§ **Excerpt**

Report in The New Nation on Tuesday quoting senior functionaries of Bangladesh Garment Manufacturers and Exporters Association (BGMEA) said that the one percent service charge of the fund has now become 11 percent making the cost of fund unreasonably high and also risky for many whether the cost-benefit would justify the borrowing. There is no justification why the Finance Ministry should charge 4 percent levy out of the fund when it is grant money and not taxable fund anyway. Then the 5 percent interest that the disbursing banks charge is rather stealing the special nature of the fund and causing it to miss the special target that it seeks to achieve. The high commercial cost of the grant money has become so reckless that it is turning every such special fund mainly grants money into bad loans. People don’t want to borrow at high cost with other conditions leaving the fund unutilized.
It appears that many factory owners especially with medium to small size factory buildings need at least Taka 5 crore investment on an average to refix the buildings but they are not showing interest to take the high cost loans. Garment factories need several thousand crore taka investment for renovation of buildings to keep buyers in confidence and exports steady. Buyers’ monitoring teams are on regular visit to factories that need refixing the buildings. To them the fund is available but it is failing to lure factory owners at high cost. The central bank or commercial banks have their point that the fund is still less expensive at 11 percent compared to 17 percent interest on such lending.
But the question is why they should treat it as commercial fund and try to make huge profit from it.

(Collected data entries)
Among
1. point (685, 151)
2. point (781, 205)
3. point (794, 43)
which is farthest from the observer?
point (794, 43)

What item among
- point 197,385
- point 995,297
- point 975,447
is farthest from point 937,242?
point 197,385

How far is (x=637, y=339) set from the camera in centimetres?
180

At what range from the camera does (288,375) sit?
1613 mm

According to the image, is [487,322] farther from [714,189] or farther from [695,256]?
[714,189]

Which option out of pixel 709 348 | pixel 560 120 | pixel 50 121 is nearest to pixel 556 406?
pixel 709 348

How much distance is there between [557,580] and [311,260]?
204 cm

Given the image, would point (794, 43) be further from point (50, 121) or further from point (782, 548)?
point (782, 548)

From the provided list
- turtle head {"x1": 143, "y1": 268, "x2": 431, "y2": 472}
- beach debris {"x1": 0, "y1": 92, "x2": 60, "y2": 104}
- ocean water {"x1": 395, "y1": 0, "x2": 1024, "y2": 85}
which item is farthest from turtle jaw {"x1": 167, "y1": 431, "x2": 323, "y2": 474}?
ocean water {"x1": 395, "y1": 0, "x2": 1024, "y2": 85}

==

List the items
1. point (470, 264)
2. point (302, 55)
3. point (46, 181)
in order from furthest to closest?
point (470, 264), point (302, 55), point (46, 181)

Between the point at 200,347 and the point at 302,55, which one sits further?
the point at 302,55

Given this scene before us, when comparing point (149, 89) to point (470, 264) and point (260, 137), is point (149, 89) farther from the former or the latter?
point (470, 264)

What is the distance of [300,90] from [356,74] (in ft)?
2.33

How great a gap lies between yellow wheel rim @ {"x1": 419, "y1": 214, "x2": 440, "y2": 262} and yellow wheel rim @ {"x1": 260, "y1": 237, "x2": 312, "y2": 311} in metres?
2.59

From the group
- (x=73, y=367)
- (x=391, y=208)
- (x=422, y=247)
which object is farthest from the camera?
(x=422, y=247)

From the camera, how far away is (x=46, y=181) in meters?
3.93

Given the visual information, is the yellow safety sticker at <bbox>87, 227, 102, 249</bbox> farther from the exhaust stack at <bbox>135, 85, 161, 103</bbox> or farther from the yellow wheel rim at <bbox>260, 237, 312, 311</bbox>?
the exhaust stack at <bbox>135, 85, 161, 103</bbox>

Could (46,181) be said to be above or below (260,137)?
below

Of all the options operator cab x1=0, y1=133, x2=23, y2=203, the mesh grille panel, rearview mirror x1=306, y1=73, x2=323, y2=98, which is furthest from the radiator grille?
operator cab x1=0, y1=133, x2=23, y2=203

§ **To-do list**
- 1) Please extract the passage from the garment fund excerpt starting at "It appears that" and ending at "profit from it.".
- 2) In the garment fund excerpt, how much investment do medium to small factories need on average to refix their buildings?
The records play no part in what you need to do.

§ **List of solutions**
- 1)
It appears that many factory owners especially with medium to small size factory buildings need at least Taka 5 crore investment on an average to refix the buildings but they are not showing interest to take the high cost loans. Garment factories need several thousand crore taka investment for renovation of buildings to keep buyers in confidence and exports steady. Buyers’ monitoring teams are on regular visit to factories that need refixing the buildings. To them the fund is available but it is failing to lure factory owners at high cost. The central bank or commercial banks have their point that the fund is still less expensive at 11 percent compared to 17 percent interest on such lending.
But the question is why they should treat it as commercial fund and try to make huge profit from it.

- 2) At least Taka 5 crore.